In [64]:
#importing dependencies
import gym
import numpy as np
import torch
import torch.nn as nn
import torch.optim as optim
from torch.distributions import Categorical

# this class define the storage buffer of the environment  

class StorageBuffer:
    def __init__(self):
        self.reset()
        self.episode_rewards = []  # Store rewards for each episode
        self.episode_lengths = []  # Store lengths for each episode
        
    def reset(self):
        # Current episode storage
        self.states = []
        self.actions = []
        self.rewards = []
        self.log_probs = []
        self.dones = []
        self.next_state = None
        self.current_reward = 0
        
    def add_step(self, state, action, reward, log_prob, done, next_state=None):
        self.states.append(state)
        self.actions.append(action)
        self.rewards.append(reward)
        self.log_probs.append(log_prob)
        self.dones.append(done)
        self.current_reward += reward
        
        if done:
            self.next_state = next_state
            self.episode_rewards.append(self.current_reward)
            self.episode_lengths.append(len(self.rewards))
            
    def get_episode_data(self):
        return {
            'states': torch.FloatTensor(np.array(self.states)),
            'actions': torch.tensor(self.actions),
            'rewards': torch.tensor(self.rewards),
            'log_probs': torch.tensor(self.log_probs),
            'dones': torch.tensor(self.dones),
            'next_state': torch.FloatTensor(self.next_state).unsqueeze(0) if self.next_state is not None else None
        }
    
    def get_statistics(self):
        
        if not self.episode_rewards:
            return {"mean_reward": 0, "max_reward": 0, "min_reward": 0, "mean_length": 0}
        
        return {
            "mean_reward": np.mean(self.episode_rewards),
            "max_reward": np.max(self.episode_rewards),
            "min_reward": np.min(self.episode_rewards),
            "mean_length": np.mean(self.episode_lengths),
            "current_reward": self.current_reward,
            "current_length": len(self.rewards)
        }

#the policy and value networks
# i used small model since it simple game but you can make it bigger if you want

class PolicyNetwork(nn.Module):
    def __init__(self, state_dim, action_dim):
        super(PolicyNetwork, self).__init__()
        self.fc = nn.Sequential(
            nn.Linear(state_dim, 20),
            nn.ReLU(),
            nn.Linear(20, 20),
            nn.ReLU(),
            nn.Linear(20, action_dim),
            nn.Softmax(dim=-1)
        )
    
    def forward(self, x):
        return self.fc(x)

class ValueNetwork(nn.Module):
    def __init__(self, state_dim):
        super(ValueNetwork, self).__init__()
        self.fc = nn.Sequential(
            nn.Linear(state_dim, 20),
            nn.ReLU(),
            nn.Linear(20, 20),
            nn.ReLU(),
            nn.Linear(20, 1)
        )
    
    def forward(self, x):
        return self.fc(x)

In [69]:
# this is our environment that will train our ppo agent on 
import gymnasium as gym

env = gym.make("CliffWalking-v0",render_mode="human")
observation, info = env.reset()

episode_over = False
while not episode_over:
    action = env.action_space.sample()  
    observation, reward, terminated, truncated, info = env.step(action)
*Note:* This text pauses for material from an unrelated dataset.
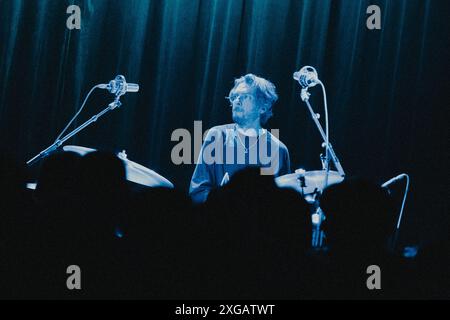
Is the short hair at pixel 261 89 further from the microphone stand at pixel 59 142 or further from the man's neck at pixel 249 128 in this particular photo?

    episode_over = terminated or truncated

env.close()


print('observation space observation_space',env.observation_space.shape)
print('action space',env.action_space.n)

In [67]:
# the ppo agent class uses the value and policy network and adamW optimizer and MSELoss
from torch.utils.data import TensorDataset, DataLoader

# we use one hot encoding to encode the states giving one to the index of the state and 0 otherwise
def one_hot_state(state, state_dim):
    one_hot = np.zeros(state_dim, dtype=np.float32)
    one_hot[state] = 1.0
    return one_hot

# since it hard to reach the goal because the environment  do not provide reward the until we reach the goal which is hard to reach 
# which mean that if the agent never reach the goal it will never learn so i write this function to help direction the agent 
# and it do that by giving reward when it closer to the goal

def manhattan_distance(state, goal=47):
    x1, y1 = divmod(state, 12)
    x2, y2 = divmod(goal, 12)
    return abs(x1 - x2) + abs(y1 - y2)

class PPOAgent():
    def __init__(self,state_dim,action_dim,lr=3e-4,gamma = 0.9,eps_clip =  0.2 , k_epochs=10):
        self.policy  = PolicyNetwork(state_dim,action_dim)
        self.old_policy  = PolicyNetwork(state_dim,action_dim)
        self.old_policy.load_state_dict(self.policy.state_dict())
        self.value_function = ValueNetwork(state_dim)
        self.policy_optimizer =  optim.AdamW(self.policy.parameters(),lr=lr)
        self.value_optimizer =  optim.AdamW(self.value_function.parameters(),lr)
        self.gamma = gamma
        self.k_epochs = k_epochs 
        self.eps_clip  = eps_clip
        self.mse_loss = nn.MSELoss()
    def select_action(self,state):
        # this function used to select action by our old policy and returning the log_prob of it 
        state = torch.tensor(state,dtype=torch.float32).unsqueeze(0)
        with torch.no_grad():
            action_prob  =  self.old_policy(state)
        disc =  Categorical(action_prob)
        action  = disc.sample()
        return action.item(),disc.log_prob(action)
    def compute_advantages(self, rewards, values, next_value, dones):
        advantages = []
        gae = 0
        lambda_gae = 0.95  # Missing lambda parameter for GAE
        for t in reversed(range(len(rewards))):
            if t == len(rewards) - 1:
                next_value = next_value
            else:
                next_value = values[t + 1]
            
            delta = rewards[t] + self.gamma * (1 - float(dones[t])) * next_value - values[t]
            gae = delta + self.gamma * lambda_gae * (1 - float(dones[t])) * gae
            advantages.insert(0, gae)
        advantages = torch.tensor(advantages, dtype=torch.float32)
        return (advantages - advantages.mean()) / (advantages.std() + 1e-8)
    
    def save_model(self, path):

        torch.save({
            'policy_state_dict': self.policy.state_dict(),
            'value_state_dict': self.value_function.state_dict(),
        }, path)

    def load_model(self, path):

        checkpoint = torch.load(path)
        self.policy.load_state_dict(checkpoint['policy_state_dict'])
        self.old_policy.load_state_dict(checkpoint['policy_state_dict'])
        self.value_function.load_state_dict(checkpoint['value_state_dict'])
    

    def update(self, buffer, batch_size=64):
            
 

            # Get episode data
            data = buffer.get_episode_data()
            states = torch.tensor(data['states'], dtype=torch.float32)
            actions = torch.tensor(data['actions'], dtype=torch.int64)
            log_probs_old = torch.tensor(data['log_probs'], dtype=torch.float32)
            rewards = data['rewards']
            dones = data['dones']

            # Compute Value function and Advantage Estimates
            values = self.value_function(states).squeeze().detach()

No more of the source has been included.